- _WORK ORDER_
Retype the records word for word, starting with their first line and going on through the line with "do Serviço'? 10".
*** SUPPLIED RECORDS Section Begins ***
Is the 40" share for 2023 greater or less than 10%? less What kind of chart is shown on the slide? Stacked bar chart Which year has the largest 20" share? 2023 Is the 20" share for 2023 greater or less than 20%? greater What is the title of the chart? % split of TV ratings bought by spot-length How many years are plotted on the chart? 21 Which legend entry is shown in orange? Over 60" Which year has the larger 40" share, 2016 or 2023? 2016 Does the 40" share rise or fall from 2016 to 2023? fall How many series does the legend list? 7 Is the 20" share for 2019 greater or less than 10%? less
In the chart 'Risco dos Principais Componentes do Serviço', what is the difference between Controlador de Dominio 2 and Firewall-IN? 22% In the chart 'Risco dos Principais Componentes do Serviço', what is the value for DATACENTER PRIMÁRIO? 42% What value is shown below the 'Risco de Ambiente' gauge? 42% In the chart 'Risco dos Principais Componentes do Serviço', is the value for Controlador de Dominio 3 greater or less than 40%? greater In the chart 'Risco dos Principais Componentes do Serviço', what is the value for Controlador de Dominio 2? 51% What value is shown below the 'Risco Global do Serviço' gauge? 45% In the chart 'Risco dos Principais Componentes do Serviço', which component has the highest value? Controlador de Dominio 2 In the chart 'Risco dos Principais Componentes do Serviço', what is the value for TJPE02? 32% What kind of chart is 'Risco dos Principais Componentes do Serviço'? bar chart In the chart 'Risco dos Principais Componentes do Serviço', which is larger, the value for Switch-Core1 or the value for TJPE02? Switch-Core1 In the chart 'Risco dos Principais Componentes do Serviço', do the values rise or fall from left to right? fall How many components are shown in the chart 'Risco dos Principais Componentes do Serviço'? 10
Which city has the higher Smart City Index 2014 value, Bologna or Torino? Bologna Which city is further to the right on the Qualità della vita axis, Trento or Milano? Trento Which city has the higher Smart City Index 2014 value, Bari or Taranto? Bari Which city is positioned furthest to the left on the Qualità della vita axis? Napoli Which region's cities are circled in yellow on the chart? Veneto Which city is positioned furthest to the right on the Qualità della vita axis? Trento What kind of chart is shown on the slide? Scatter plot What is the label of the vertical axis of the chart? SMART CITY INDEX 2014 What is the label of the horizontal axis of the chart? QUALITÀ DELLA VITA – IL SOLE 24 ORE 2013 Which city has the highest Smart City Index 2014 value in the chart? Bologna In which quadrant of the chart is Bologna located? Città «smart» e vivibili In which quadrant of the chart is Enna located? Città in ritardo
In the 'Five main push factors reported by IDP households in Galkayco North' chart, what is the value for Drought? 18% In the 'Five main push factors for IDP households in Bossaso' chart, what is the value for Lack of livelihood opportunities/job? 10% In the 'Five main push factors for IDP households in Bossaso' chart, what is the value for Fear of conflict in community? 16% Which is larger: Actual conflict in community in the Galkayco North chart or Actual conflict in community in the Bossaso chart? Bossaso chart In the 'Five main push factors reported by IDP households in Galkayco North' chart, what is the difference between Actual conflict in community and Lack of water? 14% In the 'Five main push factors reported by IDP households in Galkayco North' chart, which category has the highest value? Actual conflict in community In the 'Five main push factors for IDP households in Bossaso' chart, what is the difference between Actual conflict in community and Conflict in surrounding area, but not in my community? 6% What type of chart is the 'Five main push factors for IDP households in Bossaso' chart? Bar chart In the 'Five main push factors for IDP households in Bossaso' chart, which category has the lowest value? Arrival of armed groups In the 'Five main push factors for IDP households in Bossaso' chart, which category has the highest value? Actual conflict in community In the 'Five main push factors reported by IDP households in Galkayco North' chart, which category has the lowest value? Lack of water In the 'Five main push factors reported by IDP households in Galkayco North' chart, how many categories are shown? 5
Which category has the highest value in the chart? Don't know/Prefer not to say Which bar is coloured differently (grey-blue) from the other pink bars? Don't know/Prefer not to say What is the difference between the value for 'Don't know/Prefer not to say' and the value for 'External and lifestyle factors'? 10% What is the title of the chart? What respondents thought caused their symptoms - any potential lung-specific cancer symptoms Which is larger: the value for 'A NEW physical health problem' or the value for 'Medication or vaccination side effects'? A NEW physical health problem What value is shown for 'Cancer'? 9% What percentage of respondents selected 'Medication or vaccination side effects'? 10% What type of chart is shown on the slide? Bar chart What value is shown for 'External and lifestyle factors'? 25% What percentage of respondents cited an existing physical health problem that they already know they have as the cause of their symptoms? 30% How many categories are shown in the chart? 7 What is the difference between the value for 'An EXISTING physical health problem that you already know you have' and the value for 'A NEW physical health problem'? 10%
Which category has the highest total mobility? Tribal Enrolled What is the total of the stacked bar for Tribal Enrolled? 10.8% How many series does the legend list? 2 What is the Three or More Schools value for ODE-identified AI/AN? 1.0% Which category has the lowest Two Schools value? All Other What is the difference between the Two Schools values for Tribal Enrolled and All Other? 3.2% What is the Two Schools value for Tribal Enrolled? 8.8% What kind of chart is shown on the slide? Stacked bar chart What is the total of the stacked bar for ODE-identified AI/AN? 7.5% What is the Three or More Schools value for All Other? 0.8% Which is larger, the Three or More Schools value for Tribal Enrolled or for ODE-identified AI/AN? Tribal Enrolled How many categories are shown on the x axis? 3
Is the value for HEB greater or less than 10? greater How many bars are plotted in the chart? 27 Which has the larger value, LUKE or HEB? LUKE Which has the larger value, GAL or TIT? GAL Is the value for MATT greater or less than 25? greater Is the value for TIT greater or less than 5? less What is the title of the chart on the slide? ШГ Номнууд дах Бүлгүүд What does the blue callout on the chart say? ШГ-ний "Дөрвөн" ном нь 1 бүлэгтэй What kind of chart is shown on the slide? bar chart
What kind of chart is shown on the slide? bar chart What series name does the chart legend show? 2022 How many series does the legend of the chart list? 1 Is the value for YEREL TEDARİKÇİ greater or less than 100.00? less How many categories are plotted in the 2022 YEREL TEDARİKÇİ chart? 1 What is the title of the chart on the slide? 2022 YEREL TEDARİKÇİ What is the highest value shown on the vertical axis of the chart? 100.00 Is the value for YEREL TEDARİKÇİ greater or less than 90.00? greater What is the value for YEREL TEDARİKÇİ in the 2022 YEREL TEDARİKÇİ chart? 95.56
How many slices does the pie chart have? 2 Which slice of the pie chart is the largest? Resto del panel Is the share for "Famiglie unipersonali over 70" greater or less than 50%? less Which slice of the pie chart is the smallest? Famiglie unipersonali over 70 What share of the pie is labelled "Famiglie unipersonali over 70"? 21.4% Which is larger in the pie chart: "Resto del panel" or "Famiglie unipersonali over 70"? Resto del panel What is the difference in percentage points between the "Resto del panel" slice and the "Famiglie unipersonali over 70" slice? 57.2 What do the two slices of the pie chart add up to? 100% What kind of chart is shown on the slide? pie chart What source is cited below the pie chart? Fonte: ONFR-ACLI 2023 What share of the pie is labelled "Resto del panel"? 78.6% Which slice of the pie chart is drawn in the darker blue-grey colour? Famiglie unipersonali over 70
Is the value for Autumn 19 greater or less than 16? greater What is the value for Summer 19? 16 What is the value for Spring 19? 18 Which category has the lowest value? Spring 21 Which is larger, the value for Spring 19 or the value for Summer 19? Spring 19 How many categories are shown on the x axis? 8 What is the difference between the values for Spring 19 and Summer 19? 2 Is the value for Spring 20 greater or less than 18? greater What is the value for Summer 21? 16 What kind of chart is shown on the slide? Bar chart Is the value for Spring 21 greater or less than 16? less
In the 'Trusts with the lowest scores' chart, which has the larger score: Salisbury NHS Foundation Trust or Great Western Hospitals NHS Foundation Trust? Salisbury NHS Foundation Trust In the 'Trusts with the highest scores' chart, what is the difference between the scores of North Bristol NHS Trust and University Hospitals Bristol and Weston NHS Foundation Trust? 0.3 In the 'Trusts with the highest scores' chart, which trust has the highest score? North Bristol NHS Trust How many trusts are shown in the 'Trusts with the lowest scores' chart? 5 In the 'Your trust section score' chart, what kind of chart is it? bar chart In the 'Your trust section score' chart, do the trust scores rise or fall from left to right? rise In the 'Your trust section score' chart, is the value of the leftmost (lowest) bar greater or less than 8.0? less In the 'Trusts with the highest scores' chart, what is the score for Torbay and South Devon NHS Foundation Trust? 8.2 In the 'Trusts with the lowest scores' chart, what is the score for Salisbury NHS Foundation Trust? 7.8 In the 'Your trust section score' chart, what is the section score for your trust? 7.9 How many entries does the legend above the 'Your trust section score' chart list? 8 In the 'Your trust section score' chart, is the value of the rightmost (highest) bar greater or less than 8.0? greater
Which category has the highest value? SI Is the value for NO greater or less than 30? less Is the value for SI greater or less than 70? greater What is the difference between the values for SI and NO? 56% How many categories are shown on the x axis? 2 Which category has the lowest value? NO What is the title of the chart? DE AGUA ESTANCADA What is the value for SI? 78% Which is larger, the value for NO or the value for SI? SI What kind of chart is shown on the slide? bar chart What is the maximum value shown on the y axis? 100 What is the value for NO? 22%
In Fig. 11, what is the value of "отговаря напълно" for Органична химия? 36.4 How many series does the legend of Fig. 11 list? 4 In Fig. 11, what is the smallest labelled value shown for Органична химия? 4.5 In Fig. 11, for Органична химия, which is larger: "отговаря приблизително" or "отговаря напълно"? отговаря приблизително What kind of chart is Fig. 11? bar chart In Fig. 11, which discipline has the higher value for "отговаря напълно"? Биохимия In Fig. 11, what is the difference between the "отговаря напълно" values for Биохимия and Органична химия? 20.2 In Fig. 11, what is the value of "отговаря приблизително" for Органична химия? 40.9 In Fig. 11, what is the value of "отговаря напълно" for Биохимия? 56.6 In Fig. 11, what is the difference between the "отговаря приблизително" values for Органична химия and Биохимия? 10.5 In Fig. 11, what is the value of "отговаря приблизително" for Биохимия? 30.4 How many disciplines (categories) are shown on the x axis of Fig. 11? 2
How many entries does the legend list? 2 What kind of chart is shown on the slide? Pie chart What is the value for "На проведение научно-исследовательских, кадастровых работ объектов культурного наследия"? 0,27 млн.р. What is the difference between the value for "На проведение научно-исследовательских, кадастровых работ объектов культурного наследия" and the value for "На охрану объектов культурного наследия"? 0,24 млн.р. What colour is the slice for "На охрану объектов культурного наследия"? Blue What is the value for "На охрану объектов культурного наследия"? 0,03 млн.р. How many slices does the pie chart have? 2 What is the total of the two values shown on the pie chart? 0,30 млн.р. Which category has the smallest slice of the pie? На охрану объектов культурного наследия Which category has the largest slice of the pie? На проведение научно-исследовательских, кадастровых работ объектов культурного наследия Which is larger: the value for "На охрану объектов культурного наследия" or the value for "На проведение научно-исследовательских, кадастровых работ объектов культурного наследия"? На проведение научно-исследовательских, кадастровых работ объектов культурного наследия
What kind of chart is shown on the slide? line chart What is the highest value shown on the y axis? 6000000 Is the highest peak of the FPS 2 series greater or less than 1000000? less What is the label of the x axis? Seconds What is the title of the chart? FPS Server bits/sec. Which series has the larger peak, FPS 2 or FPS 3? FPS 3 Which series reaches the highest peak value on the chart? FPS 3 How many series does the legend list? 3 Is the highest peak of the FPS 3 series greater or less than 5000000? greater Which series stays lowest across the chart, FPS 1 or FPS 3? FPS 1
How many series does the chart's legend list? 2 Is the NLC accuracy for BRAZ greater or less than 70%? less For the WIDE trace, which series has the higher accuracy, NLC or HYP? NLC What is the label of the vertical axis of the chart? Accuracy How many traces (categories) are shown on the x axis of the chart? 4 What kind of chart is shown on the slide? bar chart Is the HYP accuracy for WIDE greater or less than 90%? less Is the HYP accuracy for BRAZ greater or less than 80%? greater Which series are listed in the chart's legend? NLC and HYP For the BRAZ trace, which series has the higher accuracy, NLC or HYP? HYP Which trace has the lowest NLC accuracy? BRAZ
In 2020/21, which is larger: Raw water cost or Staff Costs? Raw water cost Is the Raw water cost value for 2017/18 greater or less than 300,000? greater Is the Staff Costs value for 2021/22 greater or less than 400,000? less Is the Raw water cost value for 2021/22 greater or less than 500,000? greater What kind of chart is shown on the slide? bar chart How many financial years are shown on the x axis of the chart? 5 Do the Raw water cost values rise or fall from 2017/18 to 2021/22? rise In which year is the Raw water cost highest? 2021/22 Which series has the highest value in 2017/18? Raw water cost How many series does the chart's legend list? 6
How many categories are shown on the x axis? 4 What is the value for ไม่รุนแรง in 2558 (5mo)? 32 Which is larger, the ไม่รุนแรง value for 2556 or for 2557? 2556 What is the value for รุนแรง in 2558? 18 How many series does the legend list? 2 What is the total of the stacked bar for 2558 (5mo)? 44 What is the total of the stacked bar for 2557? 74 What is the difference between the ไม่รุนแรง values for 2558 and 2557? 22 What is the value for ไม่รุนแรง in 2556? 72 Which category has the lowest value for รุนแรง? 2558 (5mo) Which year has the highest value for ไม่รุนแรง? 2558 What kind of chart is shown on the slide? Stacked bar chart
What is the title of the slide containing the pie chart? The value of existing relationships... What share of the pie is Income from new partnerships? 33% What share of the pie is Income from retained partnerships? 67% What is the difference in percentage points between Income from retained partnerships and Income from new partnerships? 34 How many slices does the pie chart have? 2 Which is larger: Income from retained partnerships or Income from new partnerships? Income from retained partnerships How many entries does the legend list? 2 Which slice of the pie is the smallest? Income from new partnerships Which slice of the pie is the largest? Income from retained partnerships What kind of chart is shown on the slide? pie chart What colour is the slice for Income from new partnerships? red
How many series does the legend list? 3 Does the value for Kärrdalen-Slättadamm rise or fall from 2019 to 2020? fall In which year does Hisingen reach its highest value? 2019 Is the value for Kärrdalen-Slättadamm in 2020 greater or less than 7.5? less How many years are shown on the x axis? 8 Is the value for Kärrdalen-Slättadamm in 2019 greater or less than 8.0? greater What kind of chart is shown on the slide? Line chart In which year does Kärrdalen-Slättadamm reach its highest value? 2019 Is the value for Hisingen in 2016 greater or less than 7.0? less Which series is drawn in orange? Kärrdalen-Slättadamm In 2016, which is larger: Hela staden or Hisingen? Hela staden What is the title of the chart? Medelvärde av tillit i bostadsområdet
*** SUPPLIED RECORDS Section Ends ***
- _EXERCISE RESULT_
Is the 40" share for 2023 greater or less than 10%? less What kind of chart is shown on the slide? Stacked bar chart Which year has the largest 20" share? 2023 Is the 20" share for 2023 greater or less than 20%? greater What is the title of the chart? % split of TV ratings bought by spot-length How many years are plotted on the chart? 21 Which legend entry is shown in orange? Over 60" Which year has the larger 40" share, 2016 or 2023? 2016 Does the 40" share rise or fall from 2016 to 2023? fall How many series does the legend list? 7 Is the 20" share for 2019 greater or less than 10%? less
In the chart 'Risco dos Principais Componentes do Serviço', what is the difference between Controlador de Dominio 2 and Firewall-IN? 22% In the chart 'Risco dos Principais Componentes do Serviço', what is the value for DATACENTER PRIMÁRIO? 42% What value is shown below the 'Risco de Ambiente' gauge? 42% In the chart 'Risco dos Principais Componentes do Serviço', is the value for Controlador de Dominio 3 greater or less than 40%? greater In the chart 'Risco dos Principais Componentes do Serviço', what is the value for Controlador de Dominio 2? 51% What value is shown below the 'Risco Global do Serviço' gauge? 45% In the chart 'Risco dos Principais Componentes do Serviço', which component has the highest value? Controlador de Dominio 2 In the chart 'Risco dos Principais Componentes do Serviço', what is the value for TJPE02? 32% What kind of chart is 'Risco dos Principais Componentes do Serviço'? bar chart In the chart 'Risco dos Principais Componentes do Serviço', which is larger, the value for Switch-Core1 or the value for TJPE02? Switch-Core1 In the chart 'Risco dos Principais Componentes do Serviço', do the values rise or fall from left to right? fall How many components are shown in the chart 'Risco dos Principais Componentes do Serviço'? 10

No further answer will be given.